Saint Patrick & Forgiving Trespasses

The story of Saint Patrick is a fascinating one, and has something to teach us today.

He lived in the 4th-5th century; born in Britain- his father was a deacon and his grandfather was a church leader. Patrick was kidnapped and  enslaved, taken from his family at 16, and made to be a pig-hearder in Ireland.

One day he escaped, and worked his way back home to Britain on a ship. Returning to his family, then he felt called to be a priest, which took him to Rome. One day he had a vision-heard the voice of the people of Ireland calling him “Return and walk among us once again.” The people who had enslaved him for several years, keeping him from his family, making him live outside as a pig herder… What would make it possible for him to do this? He not only forgave them, he returned to them as a missionary-priest.

WHY we find it difficult to forgive:
Ask non-christians to quote Jesus’ teaching, and “forgive your enemies” is one of the most quoted. It’s one of the core teachings that drew Gandhi’s admiration. Yet, universally, people struggle to forgive. Why do we find it so difficult to forgive?

We have a sense of justice, as long as it applies to everyone else, whereas we would rather have mercy, grace, and forgiveness applied to our injustices.

Patrick, when out in the countryside by himself, would recite any thing he could remember. Any scripture, any song, any psalm, any prayer. What’s one prayer almost every believer knows? The Lord’s Prayer, no doubt Patrick had this in his heart and his mind.

Matthew 6:12-15
forgive us our sins, as we have forgiven those who sin against us…If you forgive those who sin against you, your heavenly Father will forgive you. But if you refuse to forgive others, your Father will not forgive your sins.

That’s what made it possible for him to return to Ireland and it’s people.

What happens when we don’t forgive: Someone said it’s like drinking poison and expecting the other person to get sick.  Dr. Robert Enright is a professor at the University of Wisconsin at Madison. He found in his research that unforgiveness causes cardiovascular disease, high blood pressure, hypertension, cancer & psychosomatic illness.

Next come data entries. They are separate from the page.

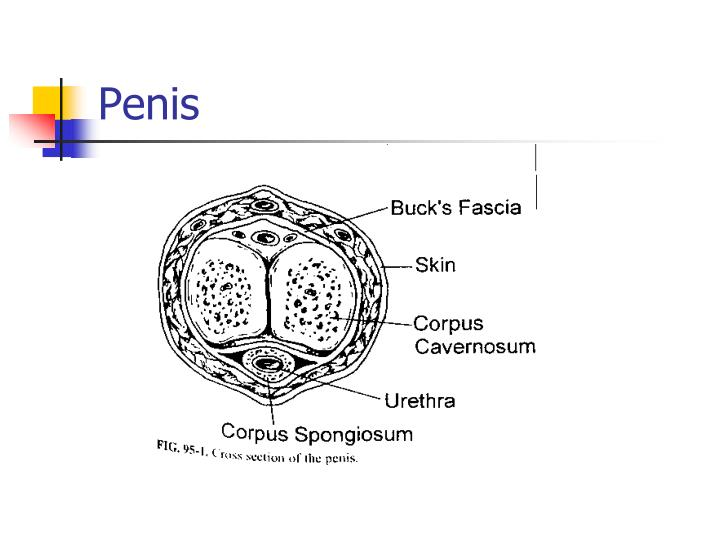 Ppt Male Genital Problems Powerpoint Presentation Id3124930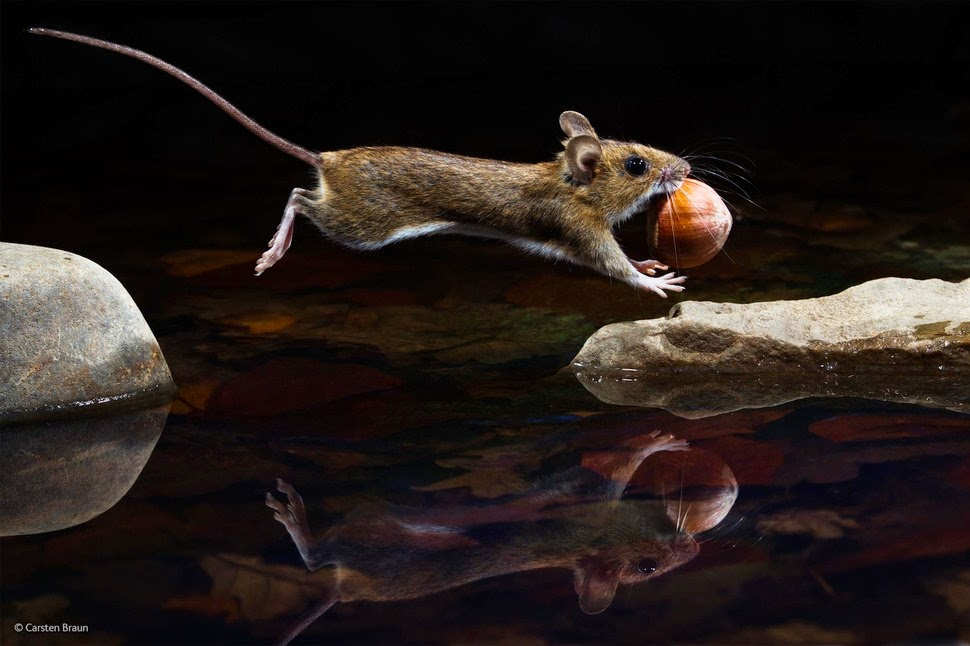 Finalists Of The 2014 Wildlife Photographer Of The Year Competition Yellow-Necked Mouse by Carsten Braun photography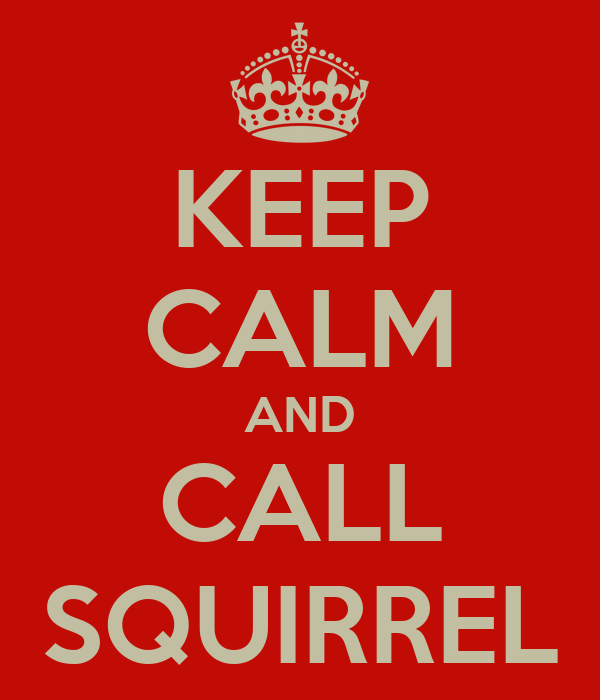KEEP CALM AND CALL SQUIRREL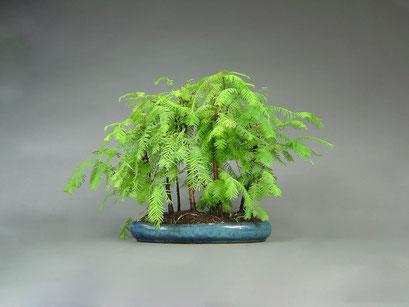 Urweltmammutbaum, Metasequoia glyptostroboides, Bonsai Wald aus 7 Pflanzen, Outdoor - Bonsai, Freilandbonsai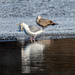 Gull on the edge of ice with reflection
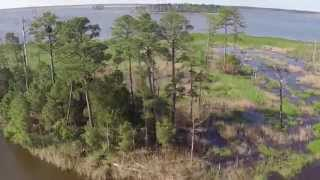Blackwater Wildlife Refuge by Air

Ephesians 4:31-32 tells us:
Get rid of all bitterness, rage, anger, harsh words, and slander, as well as all types of evil behavior. Instead, be kind to each other, tenderhearted, forgiving one another, just as God through Christ has forgiven you.

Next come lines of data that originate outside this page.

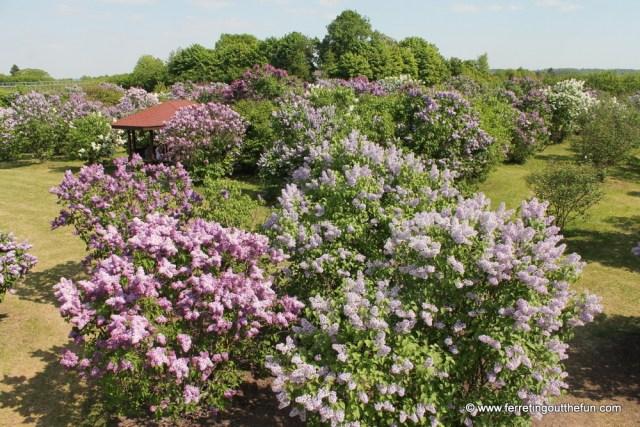 dobele lilac garden latvia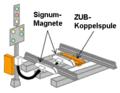Signum + ZUB.PNG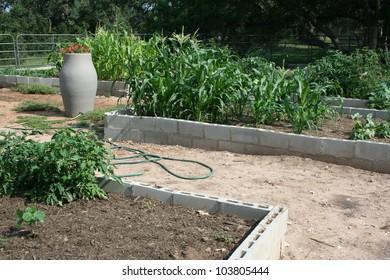 cinder block urban garden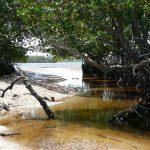 Foreste di mangrovie a rischio sopravvivenza per impoverimento biodiversità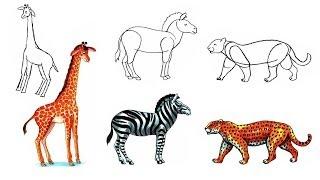 how to draw animals. Giraffe Leopard Zebra.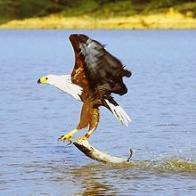 águia-pescadora-africana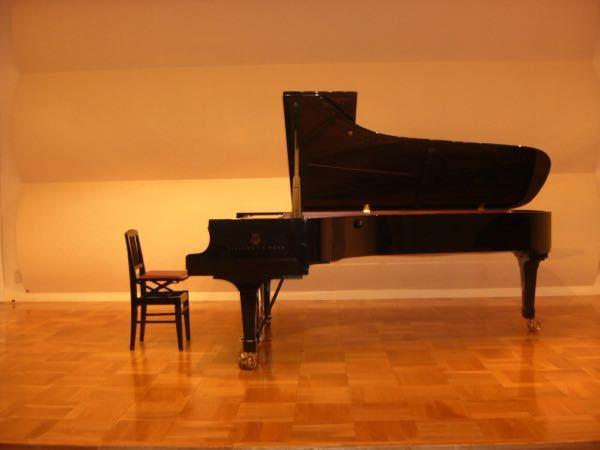 ピアノは楽器の王様だと思ってました。うちは高校生なのと、賃貸マンションだからヤマハの電子ピアノを使ってますが、スタインウェイのD274フルコンサートは憧れで、楽器の王座の風格を感じるのですが、ピアノは楽器 の女王となってるようです。 ピアノが楽器の女王で、まだ上があるのなら楽器の王座に君臨するのは何ですか?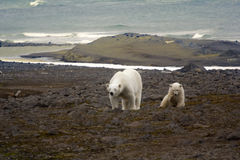 Polar bear on the Franz Josef Land. Polar bear on Franz Josef Land. Due to lack of ice and seals bears to search for food on Islands: young mother and cub royalty free stock photos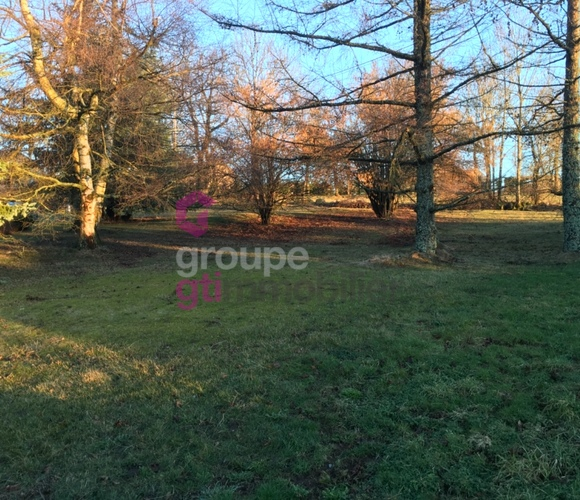 Vente Terrain 930m² Saint-Romain-Lachalm (43620) - photo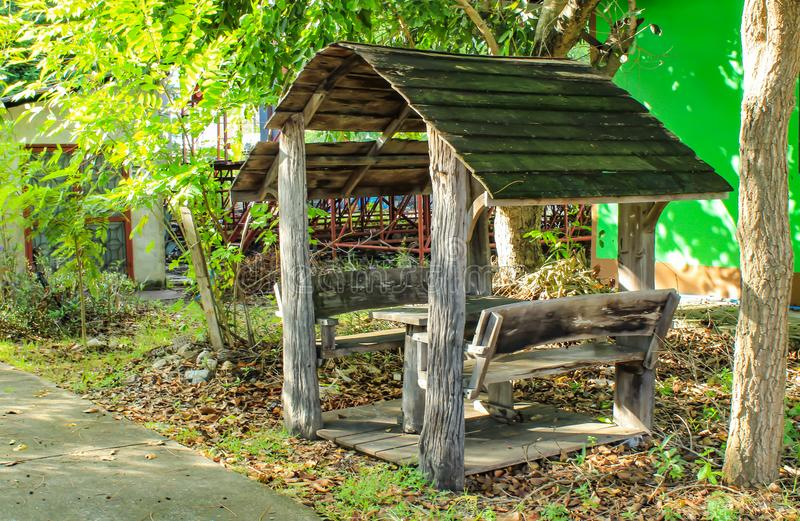 Alkierz siedzieć w parku zdjęcie royalty free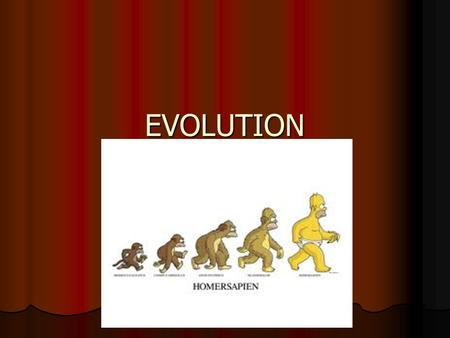 EVOLUTION. EVOLUTION The process of change through time. The process of change through time. Evidences of Evolution Evidences of Evolution Fossils-the.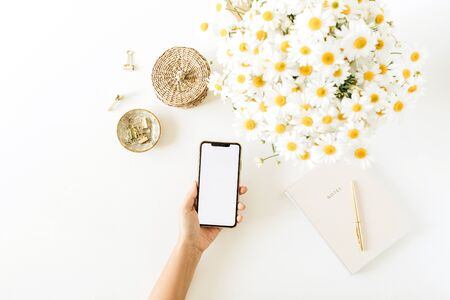 Womens hand hold smartphone with blank screen. Home office desk workspace with chamomile daisy flowers bouquet and notebook on white background. Flat lay, top view mockup copy space.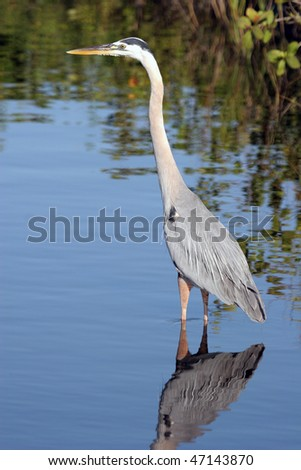Great Blue Heron reflected in smooth blue water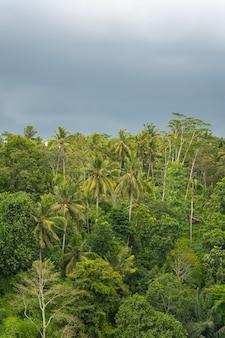 비가 오기 전 푸른 열대 정글 나무와 하늘, 야자수가 있는 열대우림의 평화로운 풍경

When we live in a state of non-forgiveness it can effect us mentally, spiritually, and even physically. But developing the spiritual discipline of forgiving, the power of forgiveness, can set us free and heal us.

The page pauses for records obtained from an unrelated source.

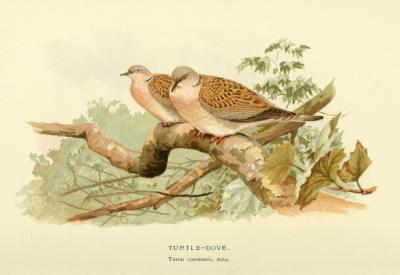 Lámina de una pareja de tórtolas europeas, extraída de Coloured figures of the birds of the British Islands / Lord Lilford.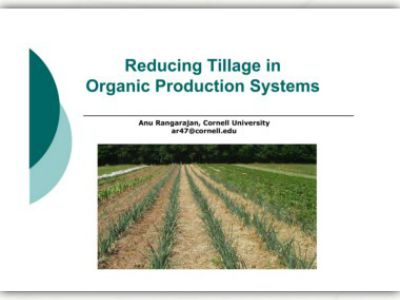 are conservative and zero tillage systems beneficial 371 added benefits are, however, obtained with zero tillage in terms of reduced losses in soil moisture with the undisturbed soil surface this is especially relevant in the study site in as much as water becomes a.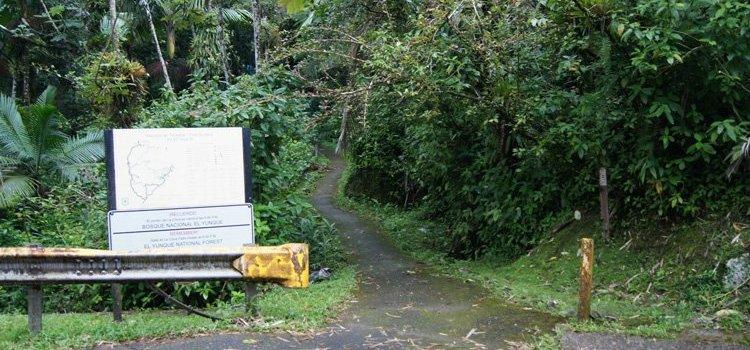 Bano de Oro Trail – El Yunque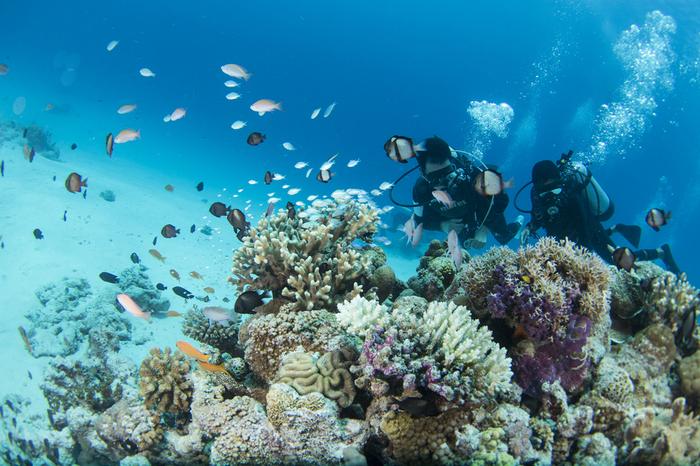 世界的に貴重な珊瑚礁としてラムサール登録されている阿真ビーチの海中は、色とりどりのサンゴの間を熱帯魚たちが優雅に泳ぎまわっています。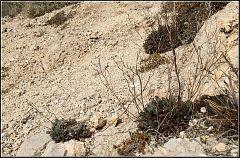 Limonium heraionense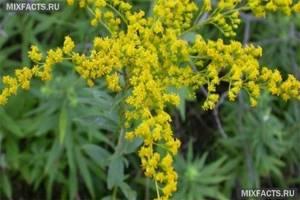 Период цветения амброзии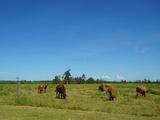102 Miller Road Bilyana, QLD 4854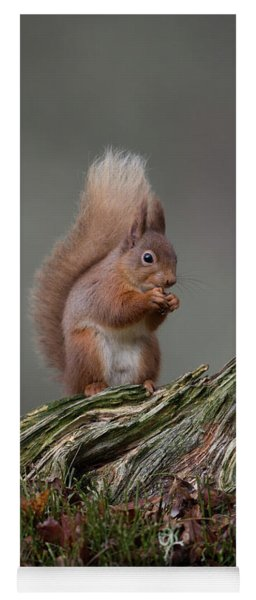Red Squirrel Nibbling A Nut Yoga Mat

Jesus’ example to us in Luke 23 verse 34: Jesus said, “Father, forgive them, for they do not know what they are doing.”

When Christ hung on the cross and said “Father forgive them-“ he meant me and you as much as he meant the soldiers at Golgotha that day. If we are truly His disciples then we continually seek to develop the discipline of forgiveness in our live, following Jesus’ example. Saint Patrick exemplified this well in his life and ministry, making his enemies his friends.